This week report cards went home, so hopefully everyone got one. If not, just let us know. Also, on Wednesday the Christ Church School Reading Buddies were here to read to our students, and classes studied a variety of topics. In some classes there was a discussion of the Columbian Exchange, the bald eagle, conflicts in history and National Popcorn Day. Others studied personal hygiene issues, Earth and space and traditions in our country. Students went out to eat and bowling and next week we have groups going to see a performance at the Children’s Little Theater and some others visiting the Upcountry History Museum. Here on campus PTA will meet Thursday at 1.
This week I have enjoyed getting out to visit with some of our homebound students and their families. All of them have been very gracious. Also, Thursday Syble Hendricks and Barbara Bingham attended the annual United Way luncheon where Washington Center was recognized with an Excellence Award.
We received very big news on Wednesday, in that we were notified that we will receive $37,000 from the Margaret Linder Southern Endowment Fund --- money that we will use to upgrade our classroom technology. Many thanks to all who helped with the grant and the presentation. It was definitely a team effort. Also, I think you all might like to hear a little of Ms. Southern’s story, so I try to summarize, however, you can find out more by clicking on the link on our website.
Ms. Margaret Linder Southern was born in the Sans Souci area of Greenville, graduated from Parker High School and Greenville Women’s College, taught briefly in Taylors, and married Charles Southern, who was also a Greenville resident. The couple, moved to Des Moines, IA, where Mrs. Southern worked as a special education teacher and where they lived until Ms. Southern returned to Greenville following her husband’s death in the 1980’s. For a time, Mrs. Southern, who had no children, cared for her brother who was ill, pursued investing, and adopted her first of two dogs whom she dearly loved?
She was said to have lived simply with her only indulgence being that she liked to take friends out to eat. However, when it came to her own death, she instructed that there was to be no funeral or memorial or even a mention of her death in the paper. She wanted to be cremated and buried with her brother, Boyce, and parents at Woodlawn Memorial Park, with no one present.
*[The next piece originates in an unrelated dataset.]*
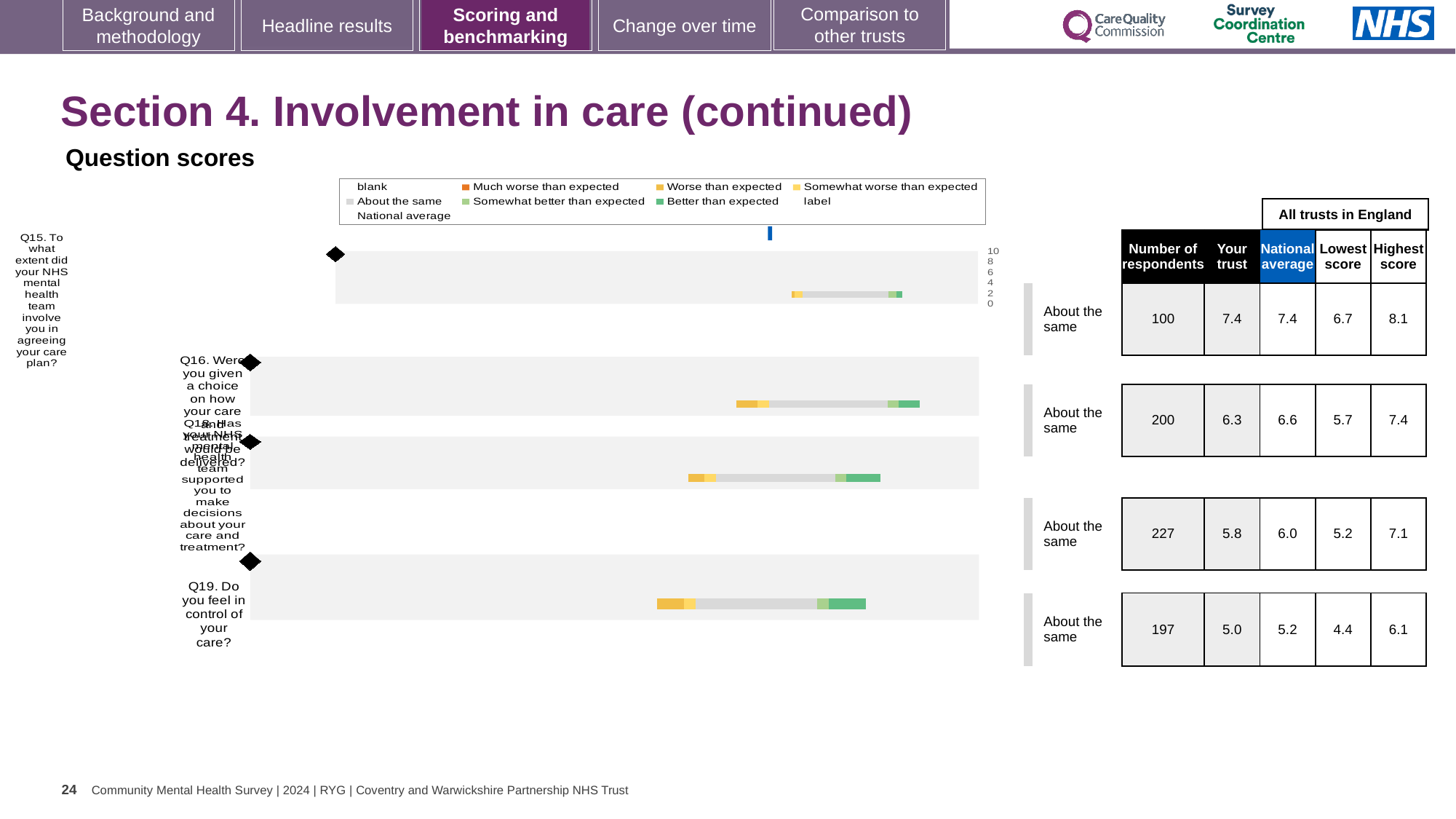
What kind of chart is used to show the question scores on this slide? bar chart What is the difference between the national average and the 'Your trust' score for Q16? 0.3 What is the national average score for Q19 (feeling in control of your care)? 5.2 What is the highest score across all trusts in England for Q16 (choice on how care would be delivered)? 7.4 Which question has the highest 'Your trust' score? Q15 How many respondents answered Q18 (team supported you to make decisions)? 227 Which question has the lowest 'Your trust' score? Q19 What benchmark category is shown for Q15 in the question scores chart? About the same What is the 'Your trust' score for Q15 (involvement in agreeing your care plan)? 7.4 What is the difference between the highest and lowest scores in England for Q19? 1.7 How many questions (categories) are plotted in the question scores chart? 4 Is the 'Your trust' score for Q18 larger or smaller than the national average for Q18? smaller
At the time of her death in October 2012, she had amassed a multimillion-dollar fortune and left $8.4 million of it to the Community Foundation of Greenville to benefit children and animals.
Each year The Community Foundation carries out her wishes by making distributions to the Greenville Humane Society and to organizations that benefit or provide services for early childhood education and special education for children and youth. This year Washington Center has been chosen to be one of the fortunate recipients and the money we are receiving will be used to upgrade the technology in our classrooms. Many thanks to Ms. Southern, a remarkable lady indeed. To each of you, have a great weekend.